O caso, que rapidamente ganhou destaque mediático, aconteceu na zona de Monte Novo do Sul, junto à via que liga Alcácer do Sal à Comporta, quando as duas crianças foram vistas a caminhar na berma da estrada, expostas ao sol e sem qualquer acompanhamento de um adulto.
Foi um popular que passava no local, identificado como Alexandre Quintas, quem acabou por encontrar os menores. Segundo o próprio, as crianças apresentavam sinais de fome e desorientação, tendo-lhe sido oferecida comida no momento em que foram socorridas. Ao serem questionadas, as crianças terão relatado que a mãe e o padrasto lhes tinham dito que estavam a participar num “jogo”, no qual deveriam usar vendas nos olhos para procurar um brinquedo no meio do mato.
A situação gerou de imediato preocupação e levou à intervenção das autoridades, que iniciaram diligências para identificar os responsáveis e perceber o contexto em que tudo aconteceu. Ao longo das investigações, foi confirmado que os pais biológicos são de nacionalidade francesa e estão separados.

De acordo com as informações apuradas, o pai biológico detém a guarda das crianças. Terá sido durante uma visita à mãe que os menores acabaram por ser levados numa deslocação que não terá terminado com o regresso ao domicílio paterno, o que motivou a abertura de investigação por parte das autoridades competentes.
A situação foi ainda mais complexa devido a dificuldades de comunicação, agravadas pela barreira linguística. Nesse sentido, foi necessária a ajuda de uma médica francesa residente em Lisboa, contactada através de uma amiga, que auxiliou na tradução e compreensão dos relatos feitos pelas crianças.
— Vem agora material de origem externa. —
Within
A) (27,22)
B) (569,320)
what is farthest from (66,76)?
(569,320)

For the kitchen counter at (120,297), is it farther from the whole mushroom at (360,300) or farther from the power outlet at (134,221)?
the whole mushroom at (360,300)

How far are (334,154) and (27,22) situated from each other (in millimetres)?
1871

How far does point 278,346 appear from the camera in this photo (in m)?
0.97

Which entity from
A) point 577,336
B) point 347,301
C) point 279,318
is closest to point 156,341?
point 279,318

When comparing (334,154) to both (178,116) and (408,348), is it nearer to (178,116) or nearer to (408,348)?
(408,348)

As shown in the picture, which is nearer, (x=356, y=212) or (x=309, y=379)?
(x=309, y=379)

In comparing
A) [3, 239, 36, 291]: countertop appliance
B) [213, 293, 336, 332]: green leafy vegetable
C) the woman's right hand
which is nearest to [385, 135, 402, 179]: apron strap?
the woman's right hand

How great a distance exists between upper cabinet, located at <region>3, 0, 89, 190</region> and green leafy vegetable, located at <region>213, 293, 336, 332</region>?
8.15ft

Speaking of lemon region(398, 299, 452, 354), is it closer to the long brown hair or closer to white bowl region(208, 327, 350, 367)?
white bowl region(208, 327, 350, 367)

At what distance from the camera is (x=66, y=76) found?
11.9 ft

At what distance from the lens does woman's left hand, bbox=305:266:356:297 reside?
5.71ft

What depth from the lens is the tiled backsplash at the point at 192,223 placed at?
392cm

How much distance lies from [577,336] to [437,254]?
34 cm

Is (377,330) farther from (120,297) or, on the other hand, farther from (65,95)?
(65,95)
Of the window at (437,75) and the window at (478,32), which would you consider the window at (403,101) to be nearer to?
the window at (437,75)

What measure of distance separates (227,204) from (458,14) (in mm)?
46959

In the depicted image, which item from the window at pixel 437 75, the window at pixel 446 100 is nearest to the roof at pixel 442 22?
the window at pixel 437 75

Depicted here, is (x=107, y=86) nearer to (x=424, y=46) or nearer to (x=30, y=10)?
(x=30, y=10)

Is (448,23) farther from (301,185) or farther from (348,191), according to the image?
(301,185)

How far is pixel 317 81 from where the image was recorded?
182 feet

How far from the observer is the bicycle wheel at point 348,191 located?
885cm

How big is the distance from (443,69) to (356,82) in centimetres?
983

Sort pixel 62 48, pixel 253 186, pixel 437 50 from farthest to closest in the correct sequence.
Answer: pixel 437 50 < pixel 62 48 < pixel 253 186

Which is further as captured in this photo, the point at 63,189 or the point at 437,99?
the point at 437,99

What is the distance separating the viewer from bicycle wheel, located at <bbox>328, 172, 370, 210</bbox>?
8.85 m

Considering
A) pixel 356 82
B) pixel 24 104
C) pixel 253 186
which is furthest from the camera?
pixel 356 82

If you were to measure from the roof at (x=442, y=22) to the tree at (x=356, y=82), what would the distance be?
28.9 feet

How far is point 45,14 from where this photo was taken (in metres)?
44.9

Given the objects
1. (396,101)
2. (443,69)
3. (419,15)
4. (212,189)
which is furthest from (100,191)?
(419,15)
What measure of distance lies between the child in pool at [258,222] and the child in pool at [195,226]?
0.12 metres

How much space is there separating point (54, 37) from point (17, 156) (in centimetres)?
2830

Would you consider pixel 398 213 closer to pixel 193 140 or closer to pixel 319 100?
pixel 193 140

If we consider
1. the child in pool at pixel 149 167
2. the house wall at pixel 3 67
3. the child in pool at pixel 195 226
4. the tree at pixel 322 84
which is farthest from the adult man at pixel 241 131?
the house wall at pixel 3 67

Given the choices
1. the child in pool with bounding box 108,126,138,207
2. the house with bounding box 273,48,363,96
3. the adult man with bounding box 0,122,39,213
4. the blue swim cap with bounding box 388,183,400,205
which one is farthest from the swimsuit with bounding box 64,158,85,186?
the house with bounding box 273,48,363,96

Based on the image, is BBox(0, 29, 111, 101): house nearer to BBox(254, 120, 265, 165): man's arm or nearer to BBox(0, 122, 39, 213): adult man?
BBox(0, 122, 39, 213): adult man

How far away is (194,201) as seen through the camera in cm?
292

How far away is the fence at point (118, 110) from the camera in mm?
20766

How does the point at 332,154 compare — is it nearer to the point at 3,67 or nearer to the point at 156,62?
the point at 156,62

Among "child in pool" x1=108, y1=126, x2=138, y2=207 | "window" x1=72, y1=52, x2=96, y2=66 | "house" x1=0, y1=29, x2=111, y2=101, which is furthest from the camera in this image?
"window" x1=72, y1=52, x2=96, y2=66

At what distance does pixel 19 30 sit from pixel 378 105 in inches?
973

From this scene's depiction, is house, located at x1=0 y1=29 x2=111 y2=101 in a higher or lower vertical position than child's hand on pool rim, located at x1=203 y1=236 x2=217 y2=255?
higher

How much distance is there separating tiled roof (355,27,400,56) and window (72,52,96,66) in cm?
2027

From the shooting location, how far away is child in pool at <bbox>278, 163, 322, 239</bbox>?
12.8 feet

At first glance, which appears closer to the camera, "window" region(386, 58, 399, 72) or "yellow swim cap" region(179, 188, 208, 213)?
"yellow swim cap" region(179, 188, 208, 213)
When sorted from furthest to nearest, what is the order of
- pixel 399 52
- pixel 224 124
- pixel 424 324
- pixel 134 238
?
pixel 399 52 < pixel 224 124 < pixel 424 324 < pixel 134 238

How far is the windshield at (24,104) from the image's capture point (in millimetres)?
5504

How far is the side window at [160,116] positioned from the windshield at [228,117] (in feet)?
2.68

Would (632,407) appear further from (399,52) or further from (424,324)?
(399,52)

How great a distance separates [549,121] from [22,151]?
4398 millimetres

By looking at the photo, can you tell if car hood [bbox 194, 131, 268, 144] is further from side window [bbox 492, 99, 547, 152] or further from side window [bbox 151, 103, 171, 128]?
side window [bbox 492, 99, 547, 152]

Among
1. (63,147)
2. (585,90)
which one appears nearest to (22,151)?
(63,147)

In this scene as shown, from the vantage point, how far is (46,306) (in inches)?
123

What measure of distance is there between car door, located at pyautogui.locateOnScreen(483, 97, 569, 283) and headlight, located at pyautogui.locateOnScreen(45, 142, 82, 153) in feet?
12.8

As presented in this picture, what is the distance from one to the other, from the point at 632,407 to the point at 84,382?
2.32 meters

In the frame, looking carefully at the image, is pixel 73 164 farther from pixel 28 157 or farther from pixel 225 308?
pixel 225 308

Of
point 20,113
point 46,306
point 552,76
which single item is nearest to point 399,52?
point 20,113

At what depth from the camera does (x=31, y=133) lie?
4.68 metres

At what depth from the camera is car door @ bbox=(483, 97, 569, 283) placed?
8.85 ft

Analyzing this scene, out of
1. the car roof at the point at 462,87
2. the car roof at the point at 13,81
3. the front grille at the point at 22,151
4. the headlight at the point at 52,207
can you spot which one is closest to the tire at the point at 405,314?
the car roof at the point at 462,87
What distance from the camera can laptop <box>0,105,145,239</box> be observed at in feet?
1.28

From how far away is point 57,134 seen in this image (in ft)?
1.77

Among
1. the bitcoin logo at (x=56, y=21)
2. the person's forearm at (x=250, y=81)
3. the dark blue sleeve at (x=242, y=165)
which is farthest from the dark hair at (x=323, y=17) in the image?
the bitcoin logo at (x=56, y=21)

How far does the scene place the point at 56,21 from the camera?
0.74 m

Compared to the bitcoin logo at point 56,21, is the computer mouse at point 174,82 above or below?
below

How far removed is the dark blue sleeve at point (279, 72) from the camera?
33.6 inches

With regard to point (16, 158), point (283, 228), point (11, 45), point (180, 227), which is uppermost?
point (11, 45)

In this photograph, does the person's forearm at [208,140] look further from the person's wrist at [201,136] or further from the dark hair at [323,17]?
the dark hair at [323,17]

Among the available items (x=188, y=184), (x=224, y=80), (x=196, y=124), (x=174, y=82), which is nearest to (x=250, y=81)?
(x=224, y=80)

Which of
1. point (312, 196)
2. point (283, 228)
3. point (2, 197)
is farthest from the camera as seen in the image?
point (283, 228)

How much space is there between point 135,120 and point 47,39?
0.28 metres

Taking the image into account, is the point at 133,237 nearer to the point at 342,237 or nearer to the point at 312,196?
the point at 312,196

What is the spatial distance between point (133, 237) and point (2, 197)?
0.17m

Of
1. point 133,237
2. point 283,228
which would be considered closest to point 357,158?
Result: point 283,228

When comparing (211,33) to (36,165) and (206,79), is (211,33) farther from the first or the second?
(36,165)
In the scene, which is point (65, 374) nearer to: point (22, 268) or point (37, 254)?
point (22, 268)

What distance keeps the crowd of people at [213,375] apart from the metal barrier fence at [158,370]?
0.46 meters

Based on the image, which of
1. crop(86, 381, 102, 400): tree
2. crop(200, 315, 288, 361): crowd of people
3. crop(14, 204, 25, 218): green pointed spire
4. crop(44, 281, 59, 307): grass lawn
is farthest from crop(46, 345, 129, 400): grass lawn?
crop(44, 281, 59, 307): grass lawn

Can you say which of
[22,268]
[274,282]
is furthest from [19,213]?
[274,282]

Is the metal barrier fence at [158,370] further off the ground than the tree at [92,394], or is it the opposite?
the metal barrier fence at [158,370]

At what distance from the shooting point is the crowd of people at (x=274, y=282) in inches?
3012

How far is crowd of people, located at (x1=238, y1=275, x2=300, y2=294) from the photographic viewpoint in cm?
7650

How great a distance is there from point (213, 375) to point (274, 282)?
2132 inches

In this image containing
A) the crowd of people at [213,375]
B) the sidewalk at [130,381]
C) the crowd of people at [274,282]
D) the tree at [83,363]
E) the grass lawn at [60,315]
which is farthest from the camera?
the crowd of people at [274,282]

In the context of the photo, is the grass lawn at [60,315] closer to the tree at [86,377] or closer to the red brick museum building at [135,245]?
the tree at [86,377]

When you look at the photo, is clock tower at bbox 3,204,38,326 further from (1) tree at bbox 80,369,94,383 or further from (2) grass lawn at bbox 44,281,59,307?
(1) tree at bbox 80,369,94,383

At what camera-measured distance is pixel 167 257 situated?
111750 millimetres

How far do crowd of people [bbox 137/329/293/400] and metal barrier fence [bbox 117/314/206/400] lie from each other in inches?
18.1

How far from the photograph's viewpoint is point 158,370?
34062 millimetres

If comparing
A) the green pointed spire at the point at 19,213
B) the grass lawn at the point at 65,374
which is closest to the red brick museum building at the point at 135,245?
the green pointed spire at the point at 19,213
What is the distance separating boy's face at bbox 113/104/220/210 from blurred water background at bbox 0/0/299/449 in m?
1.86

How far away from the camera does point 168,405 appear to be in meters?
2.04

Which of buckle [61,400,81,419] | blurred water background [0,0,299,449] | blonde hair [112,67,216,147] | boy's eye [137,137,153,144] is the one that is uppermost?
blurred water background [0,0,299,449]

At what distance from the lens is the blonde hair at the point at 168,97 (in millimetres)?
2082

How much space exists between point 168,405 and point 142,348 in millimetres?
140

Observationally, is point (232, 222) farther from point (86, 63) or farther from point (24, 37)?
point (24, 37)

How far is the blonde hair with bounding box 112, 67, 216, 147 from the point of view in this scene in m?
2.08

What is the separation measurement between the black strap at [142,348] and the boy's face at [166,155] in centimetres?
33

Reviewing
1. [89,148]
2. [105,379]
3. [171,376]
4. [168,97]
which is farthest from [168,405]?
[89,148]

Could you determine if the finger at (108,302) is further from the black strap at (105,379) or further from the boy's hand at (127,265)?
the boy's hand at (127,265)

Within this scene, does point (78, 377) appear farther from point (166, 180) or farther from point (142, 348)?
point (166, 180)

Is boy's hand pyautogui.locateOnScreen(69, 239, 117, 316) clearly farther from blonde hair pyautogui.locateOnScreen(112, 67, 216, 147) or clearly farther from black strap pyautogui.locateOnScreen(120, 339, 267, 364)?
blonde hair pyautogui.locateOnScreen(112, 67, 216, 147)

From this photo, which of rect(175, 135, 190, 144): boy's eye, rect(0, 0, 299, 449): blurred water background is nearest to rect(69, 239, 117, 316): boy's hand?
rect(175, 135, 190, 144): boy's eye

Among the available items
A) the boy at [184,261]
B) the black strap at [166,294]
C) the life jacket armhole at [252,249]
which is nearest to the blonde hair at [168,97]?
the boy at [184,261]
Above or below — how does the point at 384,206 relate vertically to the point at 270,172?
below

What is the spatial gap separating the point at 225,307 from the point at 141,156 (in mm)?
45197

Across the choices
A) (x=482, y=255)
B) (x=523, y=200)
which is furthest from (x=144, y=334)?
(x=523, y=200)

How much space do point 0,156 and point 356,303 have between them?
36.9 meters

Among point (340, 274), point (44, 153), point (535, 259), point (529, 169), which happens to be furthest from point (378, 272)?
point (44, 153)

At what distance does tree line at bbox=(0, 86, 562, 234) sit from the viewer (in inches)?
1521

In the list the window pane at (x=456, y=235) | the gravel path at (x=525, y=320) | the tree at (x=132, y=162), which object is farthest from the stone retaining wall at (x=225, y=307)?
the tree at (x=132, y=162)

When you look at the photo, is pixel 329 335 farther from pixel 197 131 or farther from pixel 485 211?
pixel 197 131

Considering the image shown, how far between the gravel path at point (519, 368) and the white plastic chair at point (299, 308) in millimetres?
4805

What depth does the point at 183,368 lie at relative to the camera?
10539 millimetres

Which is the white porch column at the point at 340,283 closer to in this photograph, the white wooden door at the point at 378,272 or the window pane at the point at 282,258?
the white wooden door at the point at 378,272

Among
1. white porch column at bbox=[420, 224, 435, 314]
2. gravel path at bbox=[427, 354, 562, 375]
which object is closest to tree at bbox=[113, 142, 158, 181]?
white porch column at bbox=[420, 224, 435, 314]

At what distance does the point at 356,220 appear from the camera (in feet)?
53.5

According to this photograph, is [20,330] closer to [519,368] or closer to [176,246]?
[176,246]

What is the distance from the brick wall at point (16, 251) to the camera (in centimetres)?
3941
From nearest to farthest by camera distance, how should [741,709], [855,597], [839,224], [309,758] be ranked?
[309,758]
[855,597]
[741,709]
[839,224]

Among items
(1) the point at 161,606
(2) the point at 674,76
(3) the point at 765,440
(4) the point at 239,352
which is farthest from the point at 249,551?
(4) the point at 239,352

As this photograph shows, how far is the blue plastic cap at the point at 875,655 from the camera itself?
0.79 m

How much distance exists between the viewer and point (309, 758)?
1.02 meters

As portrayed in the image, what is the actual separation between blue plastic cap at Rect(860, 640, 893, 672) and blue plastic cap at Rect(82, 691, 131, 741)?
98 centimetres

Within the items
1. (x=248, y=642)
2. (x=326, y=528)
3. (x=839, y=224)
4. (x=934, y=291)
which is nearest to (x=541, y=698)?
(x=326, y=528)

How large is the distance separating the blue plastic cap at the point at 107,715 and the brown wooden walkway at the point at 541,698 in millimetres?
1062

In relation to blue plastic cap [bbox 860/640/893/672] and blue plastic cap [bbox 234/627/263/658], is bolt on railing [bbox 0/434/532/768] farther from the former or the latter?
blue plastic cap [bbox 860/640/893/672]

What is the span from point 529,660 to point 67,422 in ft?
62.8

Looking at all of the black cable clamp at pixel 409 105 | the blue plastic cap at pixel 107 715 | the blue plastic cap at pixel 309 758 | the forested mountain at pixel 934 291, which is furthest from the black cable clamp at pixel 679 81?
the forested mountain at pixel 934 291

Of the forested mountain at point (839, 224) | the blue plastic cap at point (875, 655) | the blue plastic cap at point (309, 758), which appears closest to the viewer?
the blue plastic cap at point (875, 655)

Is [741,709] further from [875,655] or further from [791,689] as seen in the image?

Entretanto, os dois irmãos encontram-se atualmente acolhidos de forma temporária, enquanto decorrem os procedimentos legais necessários para que possam ser entregues ao pai ou a outro familiar devidamente autorizado.
O caso continua sob investigação, com as autoridades a analisarem todos os detalhes para apurar com precisão as circunstâncias em que as crianças foram deixadas sozinhas e garantir a sua total segurança daqui para a frente.